Publicado: 27/07/2016: 2080

La irrupción del verano permite viajar. Aunque sea ahí al lado. Rompamos los estrechos claustros donde vivimos. Claustros familiares, académicos, profesionales. Sociales, ideológicos o culturales.

Los seres humanos estamos hechos para aprender, para conocer, para sorprendernos. Para admirar el mundo, ese que el creyente sabe que fue creado por Dios. Nunca para encerrarnos. Se pueden visitar otros mundos casi sin salir de casa. O saliendo muy lejos. Pero saliendo al fin y al cabo. Viajar ayuda a destruir los muros en los que vivimos. También para aterrizar la realidad virtual en la que algunos viven instalados.

Ahora bien, para viajar hay que ser valiente. Hay que tener el valor suficiente que exige aventurarse más allá de nuestros particulares esquemas. Un descanso preparado hasta el último detalle es arriesgado: puede empobrecer una experiencia que podría dar mucho fruto. Hay que abrirse a la novedad. La que ofrece la libertad de espíritu. Se trata de conocer nuevas historias, nuevas gentes, nuevos mundos. Y refrescar conocimiento, adquirir cultura, alimentar la fe. Aprender con lo que se vive, enriquecerse de lo que se ve, alimentarse con lo que se siente. Viajar es correr el fascinante riesgo del conocimiento alternativo.

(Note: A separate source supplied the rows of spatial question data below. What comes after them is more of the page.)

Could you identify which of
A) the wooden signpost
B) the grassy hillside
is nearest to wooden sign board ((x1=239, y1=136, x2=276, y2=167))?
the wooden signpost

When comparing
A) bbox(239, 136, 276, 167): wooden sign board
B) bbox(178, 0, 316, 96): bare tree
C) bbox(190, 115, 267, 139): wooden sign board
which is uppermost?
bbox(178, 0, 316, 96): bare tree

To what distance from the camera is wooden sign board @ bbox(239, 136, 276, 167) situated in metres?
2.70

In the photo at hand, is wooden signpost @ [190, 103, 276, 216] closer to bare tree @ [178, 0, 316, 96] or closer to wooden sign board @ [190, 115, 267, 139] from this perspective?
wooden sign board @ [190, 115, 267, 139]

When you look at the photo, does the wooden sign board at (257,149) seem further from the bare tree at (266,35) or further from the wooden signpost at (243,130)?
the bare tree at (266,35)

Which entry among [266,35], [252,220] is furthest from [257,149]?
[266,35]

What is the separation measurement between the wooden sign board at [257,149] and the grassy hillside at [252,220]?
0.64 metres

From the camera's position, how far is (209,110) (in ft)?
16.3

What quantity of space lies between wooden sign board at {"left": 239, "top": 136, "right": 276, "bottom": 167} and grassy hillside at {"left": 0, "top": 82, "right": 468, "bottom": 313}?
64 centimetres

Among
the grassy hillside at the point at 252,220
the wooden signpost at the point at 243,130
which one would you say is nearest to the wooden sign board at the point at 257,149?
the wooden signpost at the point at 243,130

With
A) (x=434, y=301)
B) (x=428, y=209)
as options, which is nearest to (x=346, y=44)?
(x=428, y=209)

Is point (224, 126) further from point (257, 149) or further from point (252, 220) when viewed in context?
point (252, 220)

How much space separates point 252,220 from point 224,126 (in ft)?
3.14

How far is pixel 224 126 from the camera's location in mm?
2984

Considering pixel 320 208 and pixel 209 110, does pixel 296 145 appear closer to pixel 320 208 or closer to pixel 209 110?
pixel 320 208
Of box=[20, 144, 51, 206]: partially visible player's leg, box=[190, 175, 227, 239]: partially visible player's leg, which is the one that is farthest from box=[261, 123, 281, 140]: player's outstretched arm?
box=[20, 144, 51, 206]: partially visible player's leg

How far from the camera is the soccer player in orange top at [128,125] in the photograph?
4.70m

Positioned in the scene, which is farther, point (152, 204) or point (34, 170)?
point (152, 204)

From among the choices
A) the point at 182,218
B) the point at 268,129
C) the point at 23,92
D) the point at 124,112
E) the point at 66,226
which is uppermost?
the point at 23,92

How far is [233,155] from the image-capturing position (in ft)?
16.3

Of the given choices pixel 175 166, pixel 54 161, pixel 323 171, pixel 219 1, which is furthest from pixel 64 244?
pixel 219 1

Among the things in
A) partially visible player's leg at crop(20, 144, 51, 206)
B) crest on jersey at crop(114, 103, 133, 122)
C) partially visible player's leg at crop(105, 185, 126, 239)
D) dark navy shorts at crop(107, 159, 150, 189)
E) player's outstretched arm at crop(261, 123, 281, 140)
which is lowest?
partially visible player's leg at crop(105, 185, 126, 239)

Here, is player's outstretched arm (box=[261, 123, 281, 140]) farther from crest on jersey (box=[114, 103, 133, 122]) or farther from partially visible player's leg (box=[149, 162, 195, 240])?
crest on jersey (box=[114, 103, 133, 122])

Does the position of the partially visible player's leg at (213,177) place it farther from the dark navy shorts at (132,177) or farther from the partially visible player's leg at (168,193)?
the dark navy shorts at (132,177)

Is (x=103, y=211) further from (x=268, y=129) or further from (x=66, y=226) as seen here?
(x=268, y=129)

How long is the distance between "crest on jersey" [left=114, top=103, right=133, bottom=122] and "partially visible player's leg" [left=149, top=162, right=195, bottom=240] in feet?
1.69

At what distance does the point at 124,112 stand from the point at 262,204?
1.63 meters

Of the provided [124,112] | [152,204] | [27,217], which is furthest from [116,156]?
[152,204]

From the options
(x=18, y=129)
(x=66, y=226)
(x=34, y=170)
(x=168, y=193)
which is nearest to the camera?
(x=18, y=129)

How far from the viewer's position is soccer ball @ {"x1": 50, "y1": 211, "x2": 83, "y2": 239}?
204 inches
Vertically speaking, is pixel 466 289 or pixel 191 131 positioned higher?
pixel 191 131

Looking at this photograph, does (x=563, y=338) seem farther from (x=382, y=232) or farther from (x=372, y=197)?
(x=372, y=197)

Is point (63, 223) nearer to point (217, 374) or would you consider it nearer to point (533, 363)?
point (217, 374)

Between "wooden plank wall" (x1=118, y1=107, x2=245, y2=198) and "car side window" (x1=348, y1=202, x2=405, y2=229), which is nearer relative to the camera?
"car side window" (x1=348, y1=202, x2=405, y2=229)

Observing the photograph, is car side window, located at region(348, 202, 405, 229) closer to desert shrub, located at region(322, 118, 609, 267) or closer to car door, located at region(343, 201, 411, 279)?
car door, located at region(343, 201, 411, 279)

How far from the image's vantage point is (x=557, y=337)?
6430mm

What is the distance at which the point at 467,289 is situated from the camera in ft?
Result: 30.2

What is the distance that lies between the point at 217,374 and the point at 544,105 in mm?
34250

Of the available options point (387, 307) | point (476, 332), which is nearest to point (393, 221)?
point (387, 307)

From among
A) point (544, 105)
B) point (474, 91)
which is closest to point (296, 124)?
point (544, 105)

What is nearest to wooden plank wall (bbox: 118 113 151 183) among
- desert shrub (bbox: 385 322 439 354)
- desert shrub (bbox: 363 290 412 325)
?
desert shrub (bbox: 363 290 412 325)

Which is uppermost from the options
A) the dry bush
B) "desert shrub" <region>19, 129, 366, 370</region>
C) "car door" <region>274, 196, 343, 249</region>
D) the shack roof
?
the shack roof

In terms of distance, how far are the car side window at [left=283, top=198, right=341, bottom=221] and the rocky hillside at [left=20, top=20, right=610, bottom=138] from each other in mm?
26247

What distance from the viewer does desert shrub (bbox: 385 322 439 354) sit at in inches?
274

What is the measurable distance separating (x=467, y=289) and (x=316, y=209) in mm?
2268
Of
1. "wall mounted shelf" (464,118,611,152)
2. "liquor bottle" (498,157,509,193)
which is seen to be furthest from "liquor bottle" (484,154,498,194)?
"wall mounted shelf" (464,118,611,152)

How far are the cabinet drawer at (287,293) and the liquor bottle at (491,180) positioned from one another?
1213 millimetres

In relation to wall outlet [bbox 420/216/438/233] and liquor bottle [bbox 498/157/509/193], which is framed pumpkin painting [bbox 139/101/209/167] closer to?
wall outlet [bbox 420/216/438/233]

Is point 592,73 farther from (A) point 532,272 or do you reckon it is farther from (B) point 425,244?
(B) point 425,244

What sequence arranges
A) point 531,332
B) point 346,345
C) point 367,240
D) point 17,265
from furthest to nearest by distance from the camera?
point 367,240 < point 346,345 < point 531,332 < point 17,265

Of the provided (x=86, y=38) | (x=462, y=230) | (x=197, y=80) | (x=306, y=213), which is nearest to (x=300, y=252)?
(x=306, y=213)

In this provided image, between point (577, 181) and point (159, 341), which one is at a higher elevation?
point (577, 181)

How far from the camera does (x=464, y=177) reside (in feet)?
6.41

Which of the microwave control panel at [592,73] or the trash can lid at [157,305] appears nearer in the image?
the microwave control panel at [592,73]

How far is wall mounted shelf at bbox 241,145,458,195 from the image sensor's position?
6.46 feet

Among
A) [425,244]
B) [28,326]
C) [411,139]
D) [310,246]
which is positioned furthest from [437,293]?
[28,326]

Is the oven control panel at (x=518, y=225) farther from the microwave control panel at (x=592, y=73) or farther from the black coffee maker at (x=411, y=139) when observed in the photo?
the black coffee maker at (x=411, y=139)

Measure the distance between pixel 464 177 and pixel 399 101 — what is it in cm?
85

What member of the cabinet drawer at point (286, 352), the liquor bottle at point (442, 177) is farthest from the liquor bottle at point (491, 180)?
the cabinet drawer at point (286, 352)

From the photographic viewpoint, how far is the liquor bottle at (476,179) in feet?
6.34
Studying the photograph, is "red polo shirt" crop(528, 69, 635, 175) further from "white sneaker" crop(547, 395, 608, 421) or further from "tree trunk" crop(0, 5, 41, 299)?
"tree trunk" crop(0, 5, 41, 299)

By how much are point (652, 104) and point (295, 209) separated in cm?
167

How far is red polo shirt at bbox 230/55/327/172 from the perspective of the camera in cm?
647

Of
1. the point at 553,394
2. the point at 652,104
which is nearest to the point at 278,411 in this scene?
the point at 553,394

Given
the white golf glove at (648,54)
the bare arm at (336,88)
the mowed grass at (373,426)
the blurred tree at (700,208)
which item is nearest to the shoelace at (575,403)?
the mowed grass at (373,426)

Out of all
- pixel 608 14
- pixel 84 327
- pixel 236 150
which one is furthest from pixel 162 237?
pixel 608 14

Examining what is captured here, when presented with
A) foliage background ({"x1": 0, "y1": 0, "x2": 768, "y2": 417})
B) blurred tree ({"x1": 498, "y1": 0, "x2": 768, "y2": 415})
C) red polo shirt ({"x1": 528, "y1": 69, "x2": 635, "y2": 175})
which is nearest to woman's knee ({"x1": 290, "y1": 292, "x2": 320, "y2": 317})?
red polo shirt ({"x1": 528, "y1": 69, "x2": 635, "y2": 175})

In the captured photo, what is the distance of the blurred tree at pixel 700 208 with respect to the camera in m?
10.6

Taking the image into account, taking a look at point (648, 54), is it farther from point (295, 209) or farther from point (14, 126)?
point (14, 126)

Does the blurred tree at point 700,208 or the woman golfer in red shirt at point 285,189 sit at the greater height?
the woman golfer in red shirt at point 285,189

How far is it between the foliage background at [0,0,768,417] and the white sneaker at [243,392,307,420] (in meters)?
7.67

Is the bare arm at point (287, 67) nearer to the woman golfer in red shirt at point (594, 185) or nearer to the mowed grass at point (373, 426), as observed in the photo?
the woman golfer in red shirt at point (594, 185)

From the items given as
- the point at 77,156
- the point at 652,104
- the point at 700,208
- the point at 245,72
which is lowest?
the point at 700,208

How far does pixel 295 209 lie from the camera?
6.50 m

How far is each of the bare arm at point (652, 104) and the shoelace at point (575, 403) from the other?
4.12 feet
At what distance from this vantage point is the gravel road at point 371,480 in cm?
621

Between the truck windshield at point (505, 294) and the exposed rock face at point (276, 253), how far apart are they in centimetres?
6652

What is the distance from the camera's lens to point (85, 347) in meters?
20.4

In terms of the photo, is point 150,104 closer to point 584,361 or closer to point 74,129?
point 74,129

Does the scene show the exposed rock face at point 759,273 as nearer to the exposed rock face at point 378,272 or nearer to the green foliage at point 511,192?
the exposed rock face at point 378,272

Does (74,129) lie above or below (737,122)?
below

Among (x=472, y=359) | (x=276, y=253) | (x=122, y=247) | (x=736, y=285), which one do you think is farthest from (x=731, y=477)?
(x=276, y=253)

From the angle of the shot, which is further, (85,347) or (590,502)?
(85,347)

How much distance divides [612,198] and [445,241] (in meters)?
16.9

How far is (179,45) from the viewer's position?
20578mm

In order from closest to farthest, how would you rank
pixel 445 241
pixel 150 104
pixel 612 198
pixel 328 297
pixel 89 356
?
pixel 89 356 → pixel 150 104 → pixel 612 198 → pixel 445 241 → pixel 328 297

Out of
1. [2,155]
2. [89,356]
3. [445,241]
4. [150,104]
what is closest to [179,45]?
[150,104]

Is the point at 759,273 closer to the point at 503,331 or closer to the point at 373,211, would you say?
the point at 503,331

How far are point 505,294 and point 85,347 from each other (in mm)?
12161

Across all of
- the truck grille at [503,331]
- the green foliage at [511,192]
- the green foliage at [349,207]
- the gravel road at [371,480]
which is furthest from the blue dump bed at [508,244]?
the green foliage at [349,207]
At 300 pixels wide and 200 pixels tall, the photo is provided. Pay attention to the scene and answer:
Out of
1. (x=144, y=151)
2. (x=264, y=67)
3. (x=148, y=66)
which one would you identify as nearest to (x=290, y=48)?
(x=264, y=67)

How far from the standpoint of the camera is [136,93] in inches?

Ir más afuera posibilita ir más hacia adentro. Parece una paradoja pero es así. Porque los viajes exteriores siempre acaban, si no somos idiotas, en viajes interiores que emocionan. Con los que se aprende, con los que se enriquece quien emprende la aventura preciosa de viajar. Cada viaje es una oportunidad para conocer mejor. Y para conocerse mejor. Porque quien viaja, casi sin darse cuenta, alimenta su espiritualidad. A diferencia del vagabundo, cuyos pasos no tienen un destino final determinado, el viajero siempre tiene una meta. Aunque a veces no sea consciente explícitamente de ello. Y esta meta no es otra que el encuentro con Dios, con el mundo que le rodea, con quienes lo habitan. Por eso es importante sospechar de las invitaciones a viajar sin rumbo mientras se olvida lo propio, lo cercano, lo inmediato. Lo trascendente. Quien no sabe dónde va acabará en ninguna parte. Viajar nunca puede ser huir. Viajar es integrar y conocer. Y como determinados viajes solo se realizan a una edad determinada es recomendable no dejar pasar el tren. Porque con determinadas edades somos capaces de emprenderlos sin exageradas exigencias y aceptando dificultades que más tarde se vuelven abrumadoras. No dejes para mañana el viaje que puedes hacer hoy. Es tarea urgente.